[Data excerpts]
"""

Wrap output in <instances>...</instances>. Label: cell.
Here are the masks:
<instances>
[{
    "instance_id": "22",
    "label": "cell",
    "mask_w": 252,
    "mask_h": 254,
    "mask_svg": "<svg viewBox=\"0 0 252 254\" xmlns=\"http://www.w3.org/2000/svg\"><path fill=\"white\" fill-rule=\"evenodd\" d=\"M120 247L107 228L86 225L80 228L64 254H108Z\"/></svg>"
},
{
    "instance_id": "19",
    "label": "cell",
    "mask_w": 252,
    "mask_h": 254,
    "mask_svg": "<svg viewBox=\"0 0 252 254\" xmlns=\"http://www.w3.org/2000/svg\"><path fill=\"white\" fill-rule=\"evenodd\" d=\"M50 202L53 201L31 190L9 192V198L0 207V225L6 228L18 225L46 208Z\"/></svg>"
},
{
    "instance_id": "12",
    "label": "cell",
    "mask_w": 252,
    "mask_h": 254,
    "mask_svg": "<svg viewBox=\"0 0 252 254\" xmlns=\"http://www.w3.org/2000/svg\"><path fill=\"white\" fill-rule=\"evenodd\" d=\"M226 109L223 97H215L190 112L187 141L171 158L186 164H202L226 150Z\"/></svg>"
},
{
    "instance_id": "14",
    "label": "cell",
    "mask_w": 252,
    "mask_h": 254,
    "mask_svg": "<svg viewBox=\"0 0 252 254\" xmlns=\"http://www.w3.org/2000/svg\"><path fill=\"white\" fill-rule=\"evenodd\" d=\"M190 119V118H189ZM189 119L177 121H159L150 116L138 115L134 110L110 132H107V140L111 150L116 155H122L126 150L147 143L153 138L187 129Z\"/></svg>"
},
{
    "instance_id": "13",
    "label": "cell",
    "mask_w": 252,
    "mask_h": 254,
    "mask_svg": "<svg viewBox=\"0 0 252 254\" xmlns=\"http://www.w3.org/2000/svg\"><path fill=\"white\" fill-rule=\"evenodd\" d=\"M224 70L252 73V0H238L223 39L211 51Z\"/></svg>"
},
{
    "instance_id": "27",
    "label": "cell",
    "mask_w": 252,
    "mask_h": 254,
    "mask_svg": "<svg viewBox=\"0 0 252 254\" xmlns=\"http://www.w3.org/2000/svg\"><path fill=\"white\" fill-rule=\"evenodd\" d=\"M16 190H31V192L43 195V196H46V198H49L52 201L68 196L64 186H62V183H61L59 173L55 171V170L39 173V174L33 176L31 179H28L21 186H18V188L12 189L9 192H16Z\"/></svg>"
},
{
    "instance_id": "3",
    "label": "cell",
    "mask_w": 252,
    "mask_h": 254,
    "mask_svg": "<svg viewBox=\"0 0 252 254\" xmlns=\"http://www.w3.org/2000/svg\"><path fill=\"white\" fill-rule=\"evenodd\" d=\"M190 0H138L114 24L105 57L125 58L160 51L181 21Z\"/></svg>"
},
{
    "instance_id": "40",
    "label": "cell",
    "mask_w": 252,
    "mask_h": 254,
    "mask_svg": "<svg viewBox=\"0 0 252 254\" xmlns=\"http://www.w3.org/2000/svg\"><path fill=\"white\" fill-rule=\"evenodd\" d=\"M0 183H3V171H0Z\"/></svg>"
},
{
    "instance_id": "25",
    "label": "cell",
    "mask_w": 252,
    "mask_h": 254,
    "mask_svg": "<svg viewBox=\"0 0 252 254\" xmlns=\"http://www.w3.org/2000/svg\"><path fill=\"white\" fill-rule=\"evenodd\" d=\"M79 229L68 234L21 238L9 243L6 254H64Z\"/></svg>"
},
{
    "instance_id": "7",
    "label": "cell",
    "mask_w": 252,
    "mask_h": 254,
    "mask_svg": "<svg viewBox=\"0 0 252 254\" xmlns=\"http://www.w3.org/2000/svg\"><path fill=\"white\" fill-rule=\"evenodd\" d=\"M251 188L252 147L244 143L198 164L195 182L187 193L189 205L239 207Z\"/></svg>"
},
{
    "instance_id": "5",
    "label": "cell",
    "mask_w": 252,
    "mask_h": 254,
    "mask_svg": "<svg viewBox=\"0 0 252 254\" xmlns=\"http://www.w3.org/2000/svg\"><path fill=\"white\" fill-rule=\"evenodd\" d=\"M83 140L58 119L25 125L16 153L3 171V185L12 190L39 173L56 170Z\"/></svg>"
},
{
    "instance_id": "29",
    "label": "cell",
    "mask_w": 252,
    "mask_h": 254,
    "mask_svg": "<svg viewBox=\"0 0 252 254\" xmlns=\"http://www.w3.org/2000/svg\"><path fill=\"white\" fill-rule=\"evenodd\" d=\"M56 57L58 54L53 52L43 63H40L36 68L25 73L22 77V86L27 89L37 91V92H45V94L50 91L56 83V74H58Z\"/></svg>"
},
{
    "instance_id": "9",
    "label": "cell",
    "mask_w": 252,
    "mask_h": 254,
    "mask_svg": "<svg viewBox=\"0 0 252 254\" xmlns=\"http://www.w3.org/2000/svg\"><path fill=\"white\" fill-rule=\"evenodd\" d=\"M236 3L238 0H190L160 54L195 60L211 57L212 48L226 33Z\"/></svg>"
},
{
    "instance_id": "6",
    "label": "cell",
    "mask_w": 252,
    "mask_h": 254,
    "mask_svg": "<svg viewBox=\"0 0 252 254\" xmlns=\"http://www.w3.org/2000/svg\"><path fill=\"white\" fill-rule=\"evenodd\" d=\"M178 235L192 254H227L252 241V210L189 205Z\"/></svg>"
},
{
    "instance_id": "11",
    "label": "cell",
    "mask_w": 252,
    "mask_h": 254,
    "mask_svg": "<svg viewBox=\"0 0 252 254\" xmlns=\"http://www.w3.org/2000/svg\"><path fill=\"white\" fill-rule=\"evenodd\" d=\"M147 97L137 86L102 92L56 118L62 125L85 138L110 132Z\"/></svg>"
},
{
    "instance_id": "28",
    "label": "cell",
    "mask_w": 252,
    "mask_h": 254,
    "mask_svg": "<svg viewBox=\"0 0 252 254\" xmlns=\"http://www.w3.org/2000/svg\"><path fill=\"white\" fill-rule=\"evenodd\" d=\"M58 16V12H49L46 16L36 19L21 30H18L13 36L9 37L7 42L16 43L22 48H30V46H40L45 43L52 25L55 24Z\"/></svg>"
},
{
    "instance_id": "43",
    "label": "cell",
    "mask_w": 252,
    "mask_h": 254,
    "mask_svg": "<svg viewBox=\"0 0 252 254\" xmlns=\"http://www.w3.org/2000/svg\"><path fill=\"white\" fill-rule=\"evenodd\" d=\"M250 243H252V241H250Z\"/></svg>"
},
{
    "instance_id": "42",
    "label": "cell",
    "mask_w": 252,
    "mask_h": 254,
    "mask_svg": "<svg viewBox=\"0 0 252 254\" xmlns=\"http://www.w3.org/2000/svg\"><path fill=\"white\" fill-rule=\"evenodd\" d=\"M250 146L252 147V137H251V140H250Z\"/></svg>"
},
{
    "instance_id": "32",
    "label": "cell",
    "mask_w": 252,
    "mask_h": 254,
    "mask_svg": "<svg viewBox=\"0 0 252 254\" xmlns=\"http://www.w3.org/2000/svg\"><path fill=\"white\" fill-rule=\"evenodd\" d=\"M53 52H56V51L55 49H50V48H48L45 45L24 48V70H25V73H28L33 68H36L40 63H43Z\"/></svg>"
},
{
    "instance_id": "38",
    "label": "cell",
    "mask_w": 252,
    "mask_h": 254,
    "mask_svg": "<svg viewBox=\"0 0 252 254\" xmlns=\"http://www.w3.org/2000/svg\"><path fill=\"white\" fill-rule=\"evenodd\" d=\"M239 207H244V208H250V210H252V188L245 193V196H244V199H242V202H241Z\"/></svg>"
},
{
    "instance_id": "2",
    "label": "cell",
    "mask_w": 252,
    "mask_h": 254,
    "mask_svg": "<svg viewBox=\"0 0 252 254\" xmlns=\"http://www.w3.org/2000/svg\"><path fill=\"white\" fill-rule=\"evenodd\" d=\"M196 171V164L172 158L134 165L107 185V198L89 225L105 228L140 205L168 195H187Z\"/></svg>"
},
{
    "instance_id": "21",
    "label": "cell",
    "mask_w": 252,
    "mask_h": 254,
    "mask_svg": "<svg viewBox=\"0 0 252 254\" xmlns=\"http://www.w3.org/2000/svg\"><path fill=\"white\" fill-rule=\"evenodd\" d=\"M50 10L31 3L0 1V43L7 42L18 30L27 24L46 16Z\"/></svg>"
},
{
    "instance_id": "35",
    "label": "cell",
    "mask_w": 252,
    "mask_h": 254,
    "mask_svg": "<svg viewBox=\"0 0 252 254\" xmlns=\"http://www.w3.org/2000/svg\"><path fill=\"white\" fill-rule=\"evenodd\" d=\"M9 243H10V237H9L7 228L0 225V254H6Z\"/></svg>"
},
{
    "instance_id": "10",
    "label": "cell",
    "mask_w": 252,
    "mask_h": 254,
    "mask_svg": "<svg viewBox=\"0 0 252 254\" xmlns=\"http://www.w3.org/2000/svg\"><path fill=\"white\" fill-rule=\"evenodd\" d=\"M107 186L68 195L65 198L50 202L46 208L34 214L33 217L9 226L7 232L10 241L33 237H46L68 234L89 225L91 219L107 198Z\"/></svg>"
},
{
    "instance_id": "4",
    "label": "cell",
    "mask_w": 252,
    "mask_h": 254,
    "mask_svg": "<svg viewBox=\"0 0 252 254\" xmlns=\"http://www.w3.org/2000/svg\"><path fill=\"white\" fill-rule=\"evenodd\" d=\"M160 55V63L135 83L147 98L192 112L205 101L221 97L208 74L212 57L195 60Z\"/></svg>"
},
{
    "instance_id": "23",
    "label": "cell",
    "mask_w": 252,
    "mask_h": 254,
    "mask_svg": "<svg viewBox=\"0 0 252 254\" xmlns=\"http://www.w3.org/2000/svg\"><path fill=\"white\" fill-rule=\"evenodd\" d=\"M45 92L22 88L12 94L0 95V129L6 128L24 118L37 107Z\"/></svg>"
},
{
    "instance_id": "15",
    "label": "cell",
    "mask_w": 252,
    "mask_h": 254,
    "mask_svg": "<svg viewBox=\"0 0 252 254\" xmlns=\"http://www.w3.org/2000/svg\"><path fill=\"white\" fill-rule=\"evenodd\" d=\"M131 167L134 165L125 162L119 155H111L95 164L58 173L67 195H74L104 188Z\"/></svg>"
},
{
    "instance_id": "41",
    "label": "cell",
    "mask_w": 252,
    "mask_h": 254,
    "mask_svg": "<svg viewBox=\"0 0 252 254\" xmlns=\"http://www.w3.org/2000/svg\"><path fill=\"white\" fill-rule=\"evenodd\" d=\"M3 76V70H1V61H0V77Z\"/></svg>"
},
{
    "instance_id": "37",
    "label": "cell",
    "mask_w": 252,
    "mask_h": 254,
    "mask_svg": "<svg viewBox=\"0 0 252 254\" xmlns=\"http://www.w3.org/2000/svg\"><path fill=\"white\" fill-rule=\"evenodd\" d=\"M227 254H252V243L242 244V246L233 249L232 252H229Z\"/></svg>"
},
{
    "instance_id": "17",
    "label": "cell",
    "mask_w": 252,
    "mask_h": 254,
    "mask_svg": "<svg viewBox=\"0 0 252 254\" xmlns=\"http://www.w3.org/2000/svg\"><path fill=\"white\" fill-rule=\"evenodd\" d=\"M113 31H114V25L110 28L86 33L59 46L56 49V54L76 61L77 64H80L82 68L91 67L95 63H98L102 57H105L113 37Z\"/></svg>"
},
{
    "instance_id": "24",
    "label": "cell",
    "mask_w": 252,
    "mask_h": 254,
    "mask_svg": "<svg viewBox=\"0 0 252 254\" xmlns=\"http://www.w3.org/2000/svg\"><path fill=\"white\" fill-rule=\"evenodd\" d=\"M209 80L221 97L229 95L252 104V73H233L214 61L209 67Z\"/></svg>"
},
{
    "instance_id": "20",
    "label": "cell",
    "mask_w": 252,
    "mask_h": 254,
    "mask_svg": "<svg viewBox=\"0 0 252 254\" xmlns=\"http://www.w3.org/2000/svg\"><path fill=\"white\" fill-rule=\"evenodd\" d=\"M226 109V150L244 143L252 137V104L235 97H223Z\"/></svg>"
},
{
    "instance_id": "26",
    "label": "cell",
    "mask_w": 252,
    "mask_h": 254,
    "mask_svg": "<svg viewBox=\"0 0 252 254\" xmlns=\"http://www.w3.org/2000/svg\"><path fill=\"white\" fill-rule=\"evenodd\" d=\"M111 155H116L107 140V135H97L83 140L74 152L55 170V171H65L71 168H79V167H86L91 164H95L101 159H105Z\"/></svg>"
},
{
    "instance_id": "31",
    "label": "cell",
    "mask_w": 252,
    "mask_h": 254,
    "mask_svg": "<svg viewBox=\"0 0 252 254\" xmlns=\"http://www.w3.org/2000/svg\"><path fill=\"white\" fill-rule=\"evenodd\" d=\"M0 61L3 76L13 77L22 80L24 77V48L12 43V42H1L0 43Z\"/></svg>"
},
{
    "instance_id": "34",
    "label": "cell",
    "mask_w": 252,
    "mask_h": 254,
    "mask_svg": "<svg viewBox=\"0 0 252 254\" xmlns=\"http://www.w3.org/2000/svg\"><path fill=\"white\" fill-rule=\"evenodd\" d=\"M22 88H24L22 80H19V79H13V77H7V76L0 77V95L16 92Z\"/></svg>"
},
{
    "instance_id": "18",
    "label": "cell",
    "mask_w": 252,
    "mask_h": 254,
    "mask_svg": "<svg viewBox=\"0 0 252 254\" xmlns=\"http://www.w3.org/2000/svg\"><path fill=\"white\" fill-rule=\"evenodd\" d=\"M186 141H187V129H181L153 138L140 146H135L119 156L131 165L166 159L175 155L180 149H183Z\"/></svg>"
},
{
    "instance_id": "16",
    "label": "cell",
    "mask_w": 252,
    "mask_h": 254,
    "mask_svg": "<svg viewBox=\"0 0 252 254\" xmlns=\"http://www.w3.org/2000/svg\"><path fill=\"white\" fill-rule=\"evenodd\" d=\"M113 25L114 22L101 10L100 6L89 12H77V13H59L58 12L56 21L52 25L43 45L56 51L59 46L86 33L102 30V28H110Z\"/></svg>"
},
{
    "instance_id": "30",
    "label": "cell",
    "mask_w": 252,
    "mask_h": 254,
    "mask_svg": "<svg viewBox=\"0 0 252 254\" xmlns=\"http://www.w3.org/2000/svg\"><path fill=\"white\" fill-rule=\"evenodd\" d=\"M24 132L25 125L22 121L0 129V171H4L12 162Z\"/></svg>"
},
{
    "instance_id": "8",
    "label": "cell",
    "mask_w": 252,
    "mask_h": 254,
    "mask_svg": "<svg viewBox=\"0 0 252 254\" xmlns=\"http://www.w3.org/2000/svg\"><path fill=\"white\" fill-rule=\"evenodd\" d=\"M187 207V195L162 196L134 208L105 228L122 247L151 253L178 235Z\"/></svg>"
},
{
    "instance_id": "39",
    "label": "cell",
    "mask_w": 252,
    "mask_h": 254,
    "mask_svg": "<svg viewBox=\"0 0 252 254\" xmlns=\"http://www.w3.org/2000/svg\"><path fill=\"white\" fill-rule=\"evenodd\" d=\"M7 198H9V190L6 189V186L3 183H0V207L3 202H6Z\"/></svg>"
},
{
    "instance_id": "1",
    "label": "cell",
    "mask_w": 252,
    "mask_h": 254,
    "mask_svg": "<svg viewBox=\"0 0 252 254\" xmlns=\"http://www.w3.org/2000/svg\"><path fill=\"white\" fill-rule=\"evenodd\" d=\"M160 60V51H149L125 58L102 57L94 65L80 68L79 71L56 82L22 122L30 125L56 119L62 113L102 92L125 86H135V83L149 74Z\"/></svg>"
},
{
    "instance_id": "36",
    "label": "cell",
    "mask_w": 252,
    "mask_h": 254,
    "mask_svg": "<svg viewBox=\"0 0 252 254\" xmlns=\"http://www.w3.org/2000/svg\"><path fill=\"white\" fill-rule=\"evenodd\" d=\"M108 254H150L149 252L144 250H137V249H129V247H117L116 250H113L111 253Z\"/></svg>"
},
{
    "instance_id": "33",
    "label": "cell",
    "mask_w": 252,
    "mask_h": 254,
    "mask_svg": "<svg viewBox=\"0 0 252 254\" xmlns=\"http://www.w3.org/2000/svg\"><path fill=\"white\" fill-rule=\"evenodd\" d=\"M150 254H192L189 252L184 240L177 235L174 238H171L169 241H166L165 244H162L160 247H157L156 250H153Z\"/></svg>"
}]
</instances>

"""

What the task requires.
List every line in the records above that contains the string "instances", treating uppercase and lowercase letters as different.

Task output.
Wrap output in <instances>...</instances>. Label: cell.
<instances>
</instances>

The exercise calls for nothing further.